** Start SELECTION **
The Jets were 5-0 when the Hoosli chorus sets up the “TRUE NORTH!” shout from the stands during O Canada, and did the honours back on March 23, when the Jets defeated the Nashville Predators 5-0, which many say was the Jets’ best performance of the regular season.

Another change, perhaps more significant, took place on the bench. Winnipeg head coach Paul Maurice decided to insert the team’s Energizer Bunny, Brandon Tanev, back in the lineup as Tanev recently came off the injury list. The 27-year-old Toronto native is known not for his size – listed as 6 feet and 180 pounds – but for his speed and tenacity. That said, he did score 14 goals and 29 points this season and had four goals in the Jets’ postseason run a year ago.

Tanev was all but vibrating as he met with the media before the game and barely coherent as he kept repeating himself about the the excitement of the Stanley Cup playoffs. He predicted an “electronic atmosphere,” though he stopped short of saying he would supply the charge.

Maurice elected to start Adam Lowry’s line first, with Par Lindholm on one wing and Tanev on the other. They were up against the big Blues line of O’Reilly, Vladimir Tarasenko and Brayden Schenn. Predictably, first chance he got, Tanev slammed the closest Blues player into the boards.
** End SELECTION **
- **TASK SET**
1 – Name every Winnipeg Jets player mentioned in the hockey article.
2 – Carry the hockey article forward from its final sentence.
** Start GIVEN RECORDS **
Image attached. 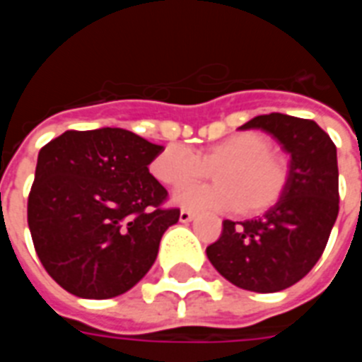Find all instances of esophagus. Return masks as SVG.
<instances>
[{"instance_id": "1", "label": "esophagus", "mask_w": 362, "mask_h": 362, "mask_svg": "<svg viewBox=\"0 0 362 362\" xmlns=\"http://www.w3.org/2000/svg\"><path fill=\"white\" fill-rule=\"evenodd\" d=\"M196 217V213L188 211V209H182L180 211V223H189V221H194Z\"/></svg>"}]
</instances>
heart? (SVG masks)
<instances>
[{
    "instance_id": "b5f03b06",
    "label": "heart",
    "mask_w": 362,
    "mask_h": 362,
    "mask_svg": "<svg viewBox=\"0 0 362 362\" xmlns=\"http://www.w3.org/2000/svg\"><path fill=\"white\" fill-rule=\"evenodd\" d=\"M272 141L258 132H243L194 153L184 145H166L151 163L155 178L180 188L215 173L217 184L194 186L174 194V204L189 209H238L258 215L285 194L288 165L273 153Z\"/></svg>"
}]
</instances>
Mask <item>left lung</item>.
Returning a JSON list of instances; mask_svg holds the SVG:
<instances>
[{
    "label": "left lung",
    "instance_id": "8db88e82",
    "mask_svg": "<svg viewBox=\"0 0 362 362\" xmlns=\"http://www.w3.org/2000/svg\"><path fill=\"white\" fill-rule=\"evenodd\" d=\"M240 129H264L291 155L287 189L259 219L223 221L207 258L236 287L277 293L303 279L326 248L339 213L337 151L314 119L279 112Z\"/></svg>",
    "mask_w": 362,
    "mask_h": 362
}]
</instances>
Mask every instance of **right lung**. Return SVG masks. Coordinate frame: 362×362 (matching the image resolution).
I'll return each instance as SVG.
<instances>
[{
	"instance_id": "add662e5",
	"label": "right lung",
	"mask_w": 362,
	"mask_h": 362,
	"mask_svg": "<svg viewBox=\"0 0 362 362\" xmlns=\"http://www.w3.org/2000/svg\"><path fill=\"white\" fill-rule=\"evenodd\" d=\"M163 145L122 127L66 132L38 153L28 196L35 250L59 287L112 298L137 285L180 209L149 173Z\"/></svg>"
}]
</instances>
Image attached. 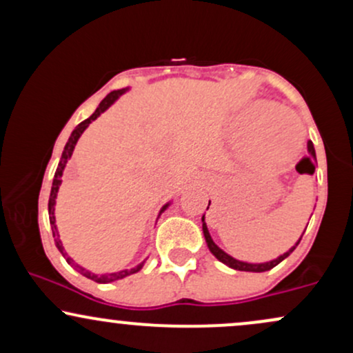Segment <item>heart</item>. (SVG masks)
<instances>
[{"instance_id":"b5f03b06","label":"heart","mask_w":353,"mask_h":353,"mask_svg":"<svg viewBox=\"0 0 353 353\" xmlns=\"http://www.w3.org/2000/svg\"><path fill=\"white\" fill-rule=\"evenodd\" d=\"M285 116H287V112L279 111V109H275L274 111L272 104H267V103L252 104V106L247 108V111L244 112V119L247 124L257 123V125H255V129H257V136L261 134L262 128H264L267 123H270L272 124V134L277 137V139H281L282 145H289L295 136L297 128H295L294 121L289 119V117H285ZM299 144H301V137L297 136L295 137L292 145H290L287 151H283L281 154V157H287V156H290L292 152L297 151Z\"/></svg>"}]
</instances>
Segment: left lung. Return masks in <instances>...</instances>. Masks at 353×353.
Returning <instances> with one entry per match:
<instances>
[{"instance_id": "1", "label": "left lung", "mask_w": 353, "mask_h": 353, "mask_svg": "<svg viewBox=\"0 0 353 353\" xmlns=\"http://www.w3.org/2000/svg\"><path fill=\"white\" fill-rule=\"evenodd\" d=\"M307 151H309V156H307V157H309V159L312 161V174H314V171H315V163H317V157H315V149H314V144H312V141H309V143H307ZM209 205H210V201H209ZM209 205H208V209H209ZM202 232H204V237H205V242H208L209 250H210V252H212V255L217 259V261H221L222 264L229 265L230 269L244 270V272H265V270L274 269L275 265L281 264L283 259H287L290 254L294 252L295 247L299 245V242L302 241V236H303V234H302L301 239H299V241L294 244V247H290V249L287 250V252H283L282 255H279V257L274 259V261L262 262V264H250V262L237 261V259H234L232 255L225 254L224 250H222L221 247H219V245L216 244V242L212 241V237H210V234H209L208 225H205V219H204V216H202ZM303 232H305V230H303Z\"/></svg>"}]
</instances>
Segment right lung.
<instances>
[{
	"label": "right lung",
	"instance_id": "1",
	"mask_svg": "<svg viewBox=\"0 0 353 353\" xmlns=\"http://www.w3.org/2000/svg\"><path fill=\"white\" fill-rule=\"evenodd\" d=\"M125 91H128V88H125V89H117V91L109 92V94L106 96V98H104L103 101H101L99 106H98V109H96V111L92 112V114L89 116L88 119H84L83 123H79L78 125H76V129H74V131L71 132V136H70V139H68L66 145H64L63 156H61V161H59V164H58V169H56V172H54V179H52V188H51V194H50V202H48V212H50V224H51V229H52V237H54V242H56V247H58V250H59L61 254H63V257L66 259L68 264H70L71 267H74V269L78 270L79 274H83L84 277L91 279V281H94V282H98V283L114 282V281H119V279L128 277V275H131V274L139 272V270L143 269V265H144V262H145V261H143V262H141V264H137L136 267H132V269H129V270L125 269V270H119V272H112V274H101V275L89 272V270L84 269V267H81L79 264H76V262L72 261V259L70 257V255L66 254V250H64L63 242L59 241L58 229H56V219H54L56 196H58V190H59V185H61V176H63L64 168H66L68 161H70V157L72 156V151H74V145H76V143H78V139L81 137V134H83V132L86 131V128H88L89 124L92 123V121L98 119V117H99L101 114H103V112L106 111V109H108L109 106H111L112 103H116V99L119 98L121 94H124ZM169 204H171V202H168V204H165L164 208L161 209L159 216H161V214L164 212L165 209L169 208Z\"/></svg>",
	"mask_w": 353,
	"mask_h": 353
}]
</instances>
** End GIVEN RECORDS **
- **RESPONSE LIST**
1 – Brandon Tanev, Adam Lowry, Par Lindholm

2 –
“(He)’s a huge part of our team,” centre Mark Scheifele said earlier of Tanev. “Obviously his speed and physicality is a big part of our game. Getting him back is a huge boost.”

“It’s a big boost,” agreed checking centre Lowry. “Just his energy – he brings it every night. He’s a bit of a heart-and-soul player… He’s going to be revved up. He’s going to be buzzing tonight. He’s always wound up. It doesn’t matter what he’s doing.”

Tanev was thrilled that the Hoosli chorus was opening. “It’s fun,” he said. “Anthem singers have their own way of getting the crowd into the game and getting things ready.”

How ready the other Jets were to start Game 2 was an immediate question. Unlike Wednesday, when they dominated the opening period, this time they fell into a series of mostly dumb penalties. The Blues, as well, found the penalty box, and it was during four-on-four play barely five minutes into the game that the Blues found themselves on a two-on-one break after a Jets defensive miscue.

Defenceman Jay Bouwmeester got the puck to centre Oskar Sundqvist, and as Sundqvist came over the Jets blueline, he calmly fired a wrist shot that eluded Winnipeg goaltender Connor Hellebuyck to put St. Louis up 1-0.

More Jets penalties followed – at one point, the Blues had 17 seconds of five-on-three – but the Jets not only killed the power plays off they scored shortly after when centre Scheifele carried behind the St. Louis net and fed a slick pass to Blake Wheeler, who beat Jordan Binnington with a quick shot.

“He’s a good goaltender,” Scheifele said before the game. “You’ve got to do a lot to get a puck past him. If you get a chance you just have to capitalize, you’ve got to bear down in those areas.”

The tying goal sent the sellout crowd into a frenzy with as many white-clad fans screaming outside the rink as in. Some 15,000 fans paid $5 a ticket to stand in the cold and stare at huge television screens. The money goes to charity.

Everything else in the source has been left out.